Yes, I know that there are domain issues with the trig substitution (that is, the integral exists for all values of $x \ne \pm 3$ but I wasn’t being that picky. Besides, this trig substitution is really setting $t = arcsin{\frac{x}{3}}$ and we are really just choosing a convenient “branch” (meaning: viewing the domain “mod (-1,1)”) of the $arcsin(x)$ function.

3. $\int \frac{arcsin(x))^2}{\sqrt{1-x^2}} dx$. Easy, you say? Why not let $u = arcsin(x), du = \frac{1}{\sqrt{1-x^2}},$ etc. Yes, most did it that way. But then we had a couple do the following: $x = sin(t), dx = cos(t)dt, arcsin(x) = t$ which lead to $\int t^2 dt = \frac{t^3}{3} + C$ which transforms to $\frac{(arcsin(x))^3}{3} + C$ which is the correct answer. 🙂

Well, I tell my classes that “this isn’t a gymnastics meet; there are no “degree of difficulty points”” but some insist on trying to entertain me anyway. 🙂

## March 6, 2010

### Implicit Differentiation and Differential Equations

In my “business calculus class”, we were studying implicit differentiation.
Find $dy/dx$ if $x/y - x^2 = 1$
I showed them three ways to do the problem, all of which yield different looking answers:

$x - x^2y = y$ Differentiate both sides: $1 - 2xy -(x^2)dy/dx = dy/dx$ which yields:
$dy/dx = (1-2xy)/(1 + x^2)$

Method 2: do directly:
$(y - (x)dy/dx)/y^2 -2x= 0$  This leads to $dy/dx = (y - 2xy^2)/x$

Of course that looks different; but we can always solve for $y$ and do it directly:
$x/y = 1+ x^2$ which yields $y = x/(x^2+1)$ which yields the easy solution:
$dy/dx = (1 - x^2)/((x^2 + 1)^2$

Now one can check that all three solutions are in fact equal on the domain $y \neq 0$

But here is the question that came to mind:  in the first two methods we had two different two variable equations: $(y - 2xy^2)/x^2 = dy/dx = (1-2xy)/(1 + x^2)$

So what does this mean for $y$?  Is it uniquely determined?

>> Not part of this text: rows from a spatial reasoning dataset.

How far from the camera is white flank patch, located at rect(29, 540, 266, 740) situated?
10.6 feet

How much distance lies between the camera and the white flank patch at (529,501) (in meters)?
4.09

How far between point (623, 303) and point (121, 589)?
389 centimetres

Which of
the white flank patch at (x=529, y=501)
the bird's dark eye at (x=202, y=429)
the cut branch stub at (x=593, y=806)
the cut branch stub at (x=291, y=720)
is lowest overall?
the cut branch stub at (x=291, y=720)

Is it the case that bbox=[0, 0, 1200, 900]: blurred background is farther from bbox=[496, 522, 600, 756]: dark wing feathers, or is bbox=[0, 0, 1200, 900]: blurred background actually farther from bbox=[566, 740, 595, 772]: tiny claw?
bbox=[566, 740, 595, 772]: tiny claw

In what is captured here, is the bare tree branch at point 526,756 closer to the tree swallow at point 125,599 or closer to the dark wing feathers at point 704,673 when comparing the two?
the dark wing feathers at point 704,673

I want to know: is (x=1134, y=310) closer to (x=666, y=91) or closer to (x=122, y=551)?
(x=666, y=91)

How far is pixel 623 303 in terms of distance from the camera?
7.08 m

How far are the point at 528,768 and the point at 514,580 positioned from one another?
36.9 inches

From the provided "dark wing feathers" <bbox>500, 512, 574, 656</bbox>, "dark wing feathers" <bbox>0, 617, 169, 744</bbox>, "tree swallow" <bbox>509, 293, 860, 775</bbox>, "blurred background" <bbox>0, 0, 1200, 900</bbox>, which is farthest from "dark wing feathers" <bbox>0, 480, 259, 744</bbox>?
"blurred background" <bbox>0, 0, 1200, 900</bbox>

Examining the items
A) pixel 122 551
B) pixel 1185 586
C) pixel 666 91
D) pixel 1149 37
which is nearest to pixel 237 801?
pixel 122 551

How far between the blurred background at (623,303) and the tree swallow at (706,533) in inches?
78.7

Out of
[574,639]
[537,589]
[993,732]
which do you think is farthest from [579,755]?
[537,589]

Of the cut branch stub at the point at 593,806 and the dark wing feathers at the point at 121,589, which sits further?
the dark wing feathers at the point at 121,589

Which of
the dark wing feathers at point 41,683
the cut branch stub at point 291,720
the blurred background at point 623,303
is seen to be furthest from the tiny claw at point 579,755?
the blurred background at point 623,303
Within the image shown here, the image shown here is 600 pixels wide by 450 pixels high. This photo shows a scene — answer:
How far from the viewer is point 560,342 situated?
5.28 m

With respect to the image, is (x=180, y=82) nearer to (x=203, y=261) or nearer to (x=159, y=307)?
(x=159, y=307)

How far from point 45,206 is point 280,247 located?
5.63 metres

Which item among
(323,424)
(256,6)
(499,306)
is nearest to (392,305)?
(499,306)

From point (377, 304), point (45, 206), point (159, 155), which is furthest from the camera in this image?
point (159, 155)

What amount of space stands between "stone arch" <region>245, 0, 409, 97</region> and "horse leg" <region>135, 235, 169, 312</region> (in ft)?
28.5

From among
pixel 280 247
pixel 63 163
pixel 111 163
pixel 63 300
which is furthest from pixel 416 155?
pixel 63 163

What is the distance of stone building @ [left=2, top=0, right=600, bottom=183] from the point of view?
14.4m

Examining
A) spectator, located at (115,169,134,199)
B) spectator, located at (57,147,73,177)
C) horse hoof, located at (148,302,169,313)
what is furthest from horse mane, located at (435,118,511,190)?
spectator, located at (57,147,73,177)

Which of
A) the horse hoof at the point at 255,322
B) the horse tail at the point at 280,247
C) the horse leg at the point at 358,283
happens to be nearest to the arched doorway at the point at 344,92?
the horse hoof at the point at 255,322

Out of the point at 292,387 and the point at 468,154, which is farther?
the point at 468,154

Answer:  of course it is: what we really have is $f(x,y)=g(x,y) = dy/dx$ whose solution IS uniquely determined on an open rectangle so long as $f$ and $g$ are continuous and  $\partial f/y$ and $\partial g/y$ are continuous also. 🙂

But I didn’t realize that until I took my morning swim. 🙂

This is the value of talking to a friend who knows what he/she is doing: I was reminded that $f(x,y)=g(x,y) = dy/dx$ means that $f = dy/dx$ and $g = dy/dx$ indeed have unique solutions that have the same slope at a common point, but with just this there is no reason that the solutions coincide over a whole interval (at least without some other condition).

So we have something to think about and to explore; I don’t like being wrong but I love having stuff to think about!

Now, of course, we have “different” differential equations with the same solution; yes, there is a theory for that.  I’ve got some reading to do!